3671915-5424634.jpgFatimata Warou ! Quelle belle personne ! Ses bras vous enveloppent, son rire se propage en vous et tout autour de vous… Non, elle ne passe pas inaperçu ! Elle est la joie de vivre ! À la fois africaine et française, Fatimata Warou a trouvé sa place de femme dans les deux sociétés où elle vit. Avec l'association MATA (signifiant femme en langue haoussa) qu'elle a créée en 2003, elle s'active entre le Niger et la France.

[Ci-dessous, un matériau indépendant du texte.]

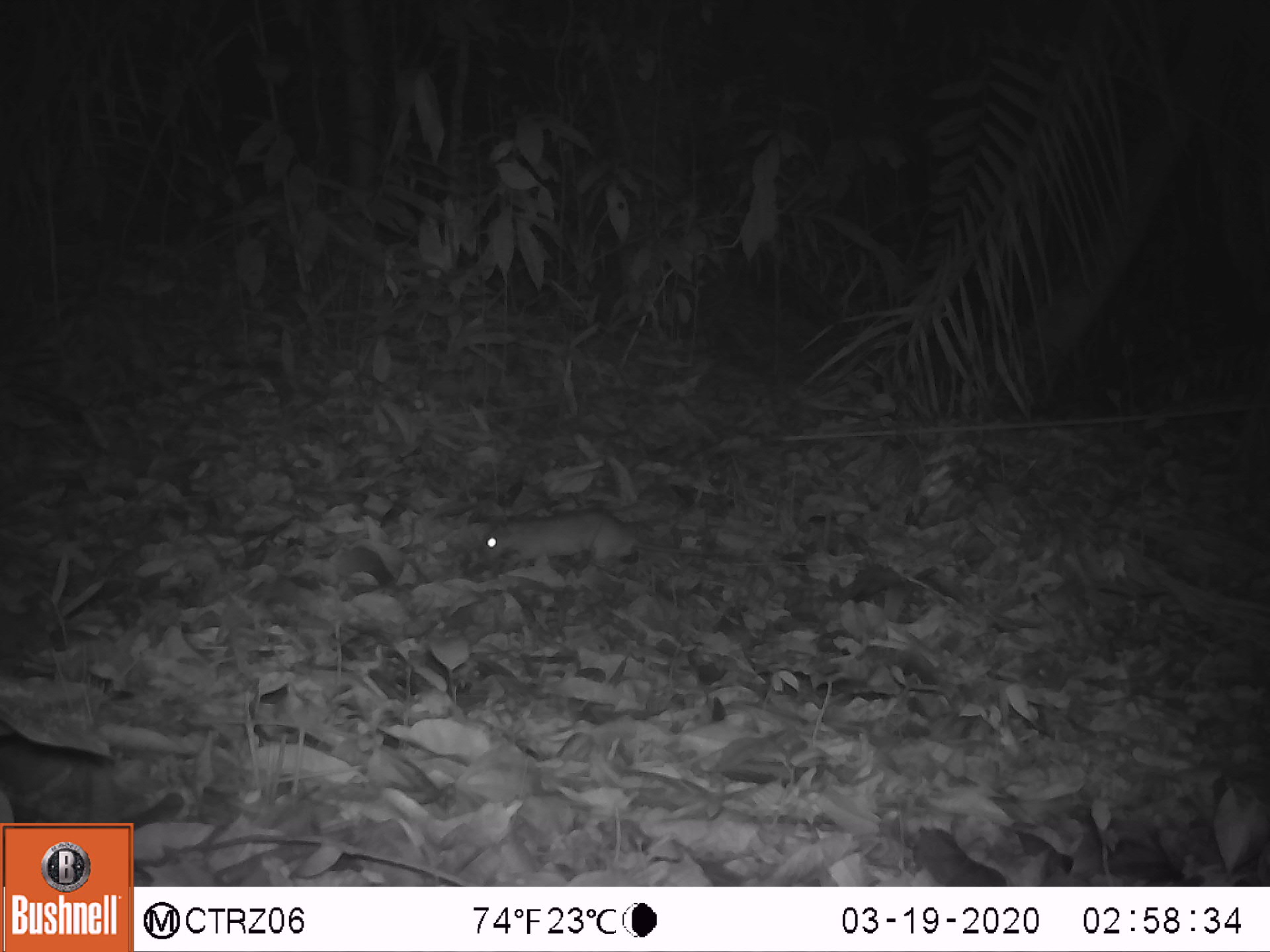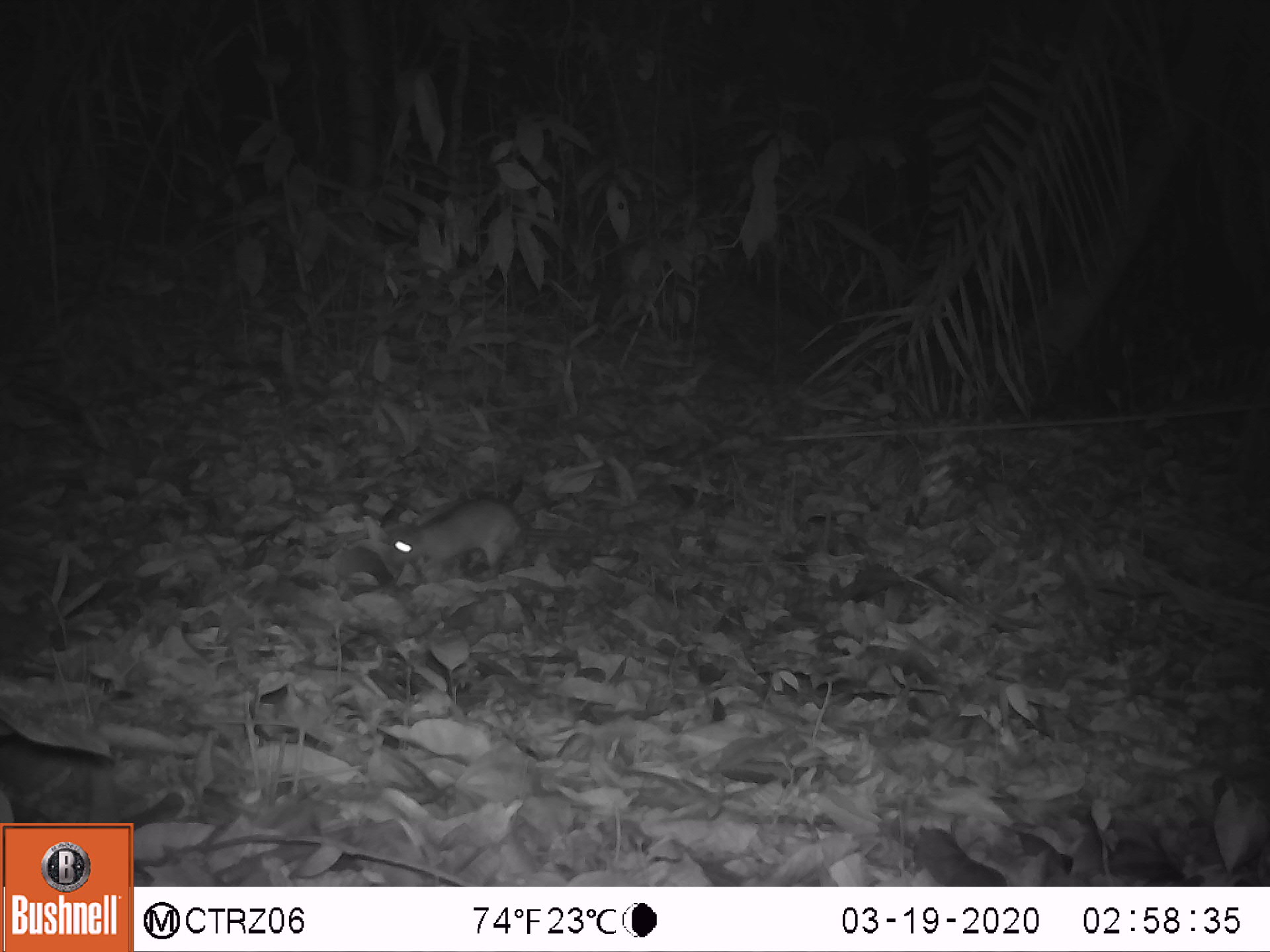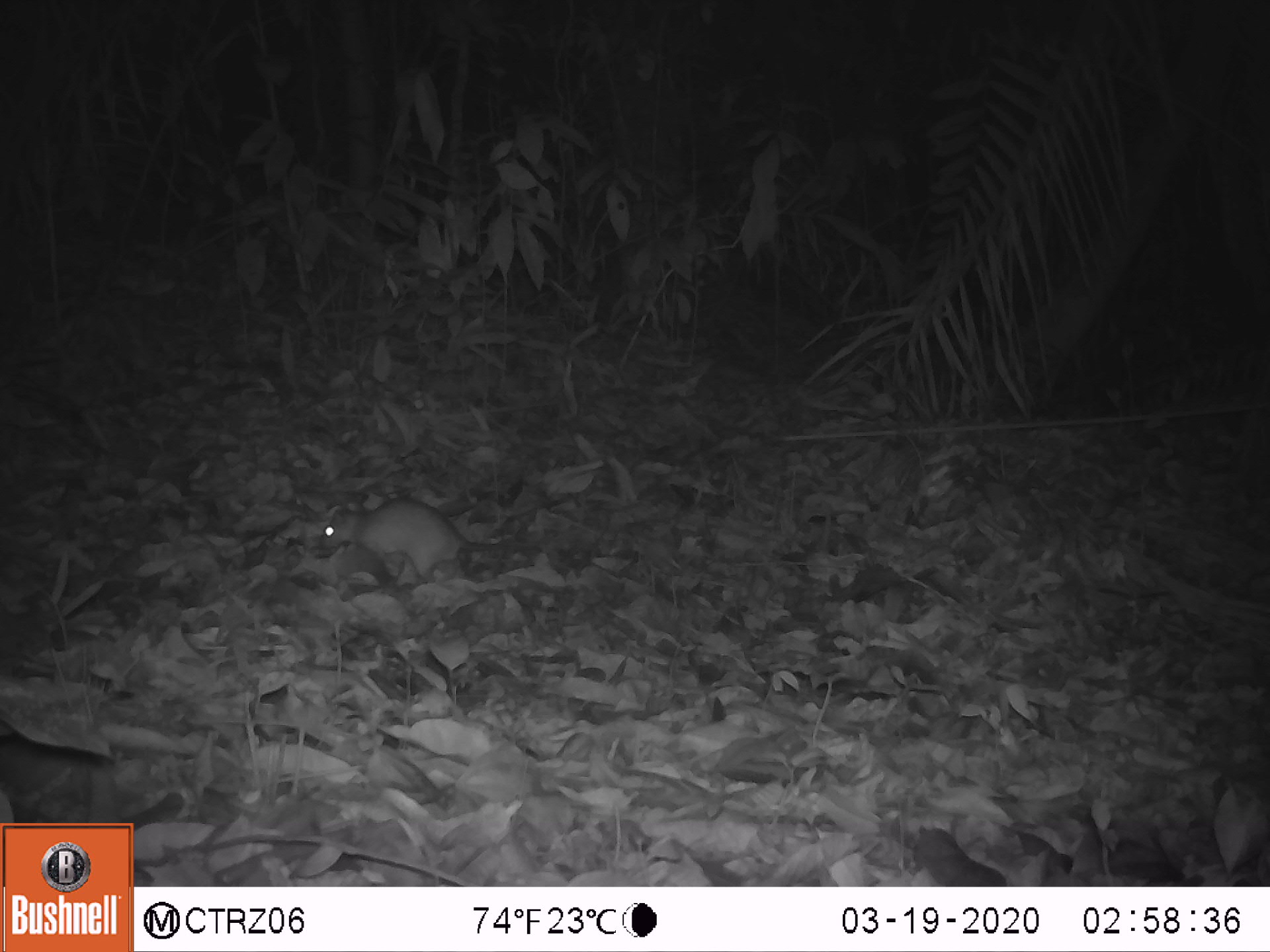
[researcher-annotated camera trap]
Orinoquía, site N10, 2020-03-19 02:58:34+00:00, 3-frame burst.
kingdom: Animalia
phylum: Chordata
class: Mammalia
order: Rodentia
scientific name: Rodentia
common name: rodent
Rodent (Rodentia).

Son objectif : « Promouvoir l'autonomie politique, sociale et économique des femmes. » Depuis peu, elle fait aussi partie des « Femmes d'Afrique et de Bretagne en réseau » (FABER).

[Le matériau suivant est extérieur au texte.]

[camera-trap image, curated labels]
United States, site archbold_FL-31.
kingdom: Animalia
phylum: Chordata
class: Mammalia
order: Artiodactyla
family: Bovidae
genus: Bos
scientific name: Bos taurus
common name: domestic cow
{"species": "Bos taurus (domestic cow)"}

Fatimata Hamey-Warou a été professeure au CEG de Dogondoutchi, puis à l'EN de Maradi de 1983 à 1989 au Niger. Elle est titulaire d’un DEA Sciences Humaines à Rennes 2. Présidente fondatrice de l’Association franco-nigérienne de défense des droits de la femme au Niger (MATA), elle a été aussi responsable du Pôle Seniors UAIR (Union des Associations Interculturelles de Rennes).

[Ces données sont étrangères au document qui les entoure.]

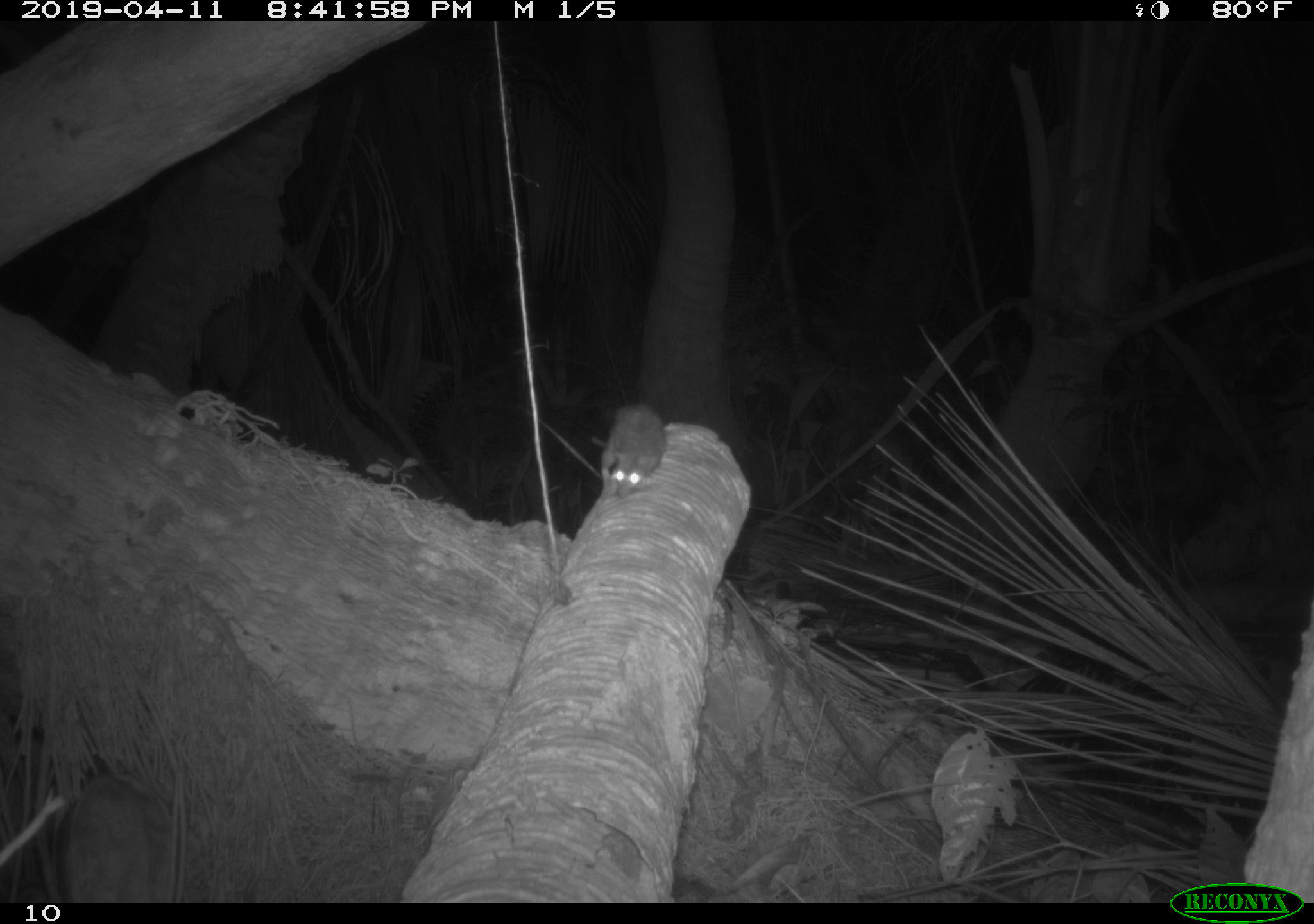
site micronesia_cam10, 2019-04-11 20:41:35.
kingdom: Animalia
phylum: Chordata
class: Mammalia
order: Rodentia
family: Muridae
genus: Rattus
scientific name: Rattus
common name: rat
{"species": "rat (Rattus)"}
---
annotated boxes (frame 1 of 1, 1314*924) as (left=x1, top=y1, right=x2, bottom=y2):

La richesse de sa culture, de ses deux cultures devrais-je écrire, m'ont impressionnée et j'ai désiré connaître ses réponses aux six questions posées dans mon livre "L'avenir est en nous" et surtout les faire partager à vous, chères lectrices et chers lecteurs de mon blog.

1. Comment vous présenteriez-vous ?
Je suis une émissaire de la paix

2. Avez-vous vécu une expérience déterminante qui a modifié, changé votre parcours de vie ? Cette expérience vous a-t-elle amené à prendre des décisions qui orientent encore votre vie ?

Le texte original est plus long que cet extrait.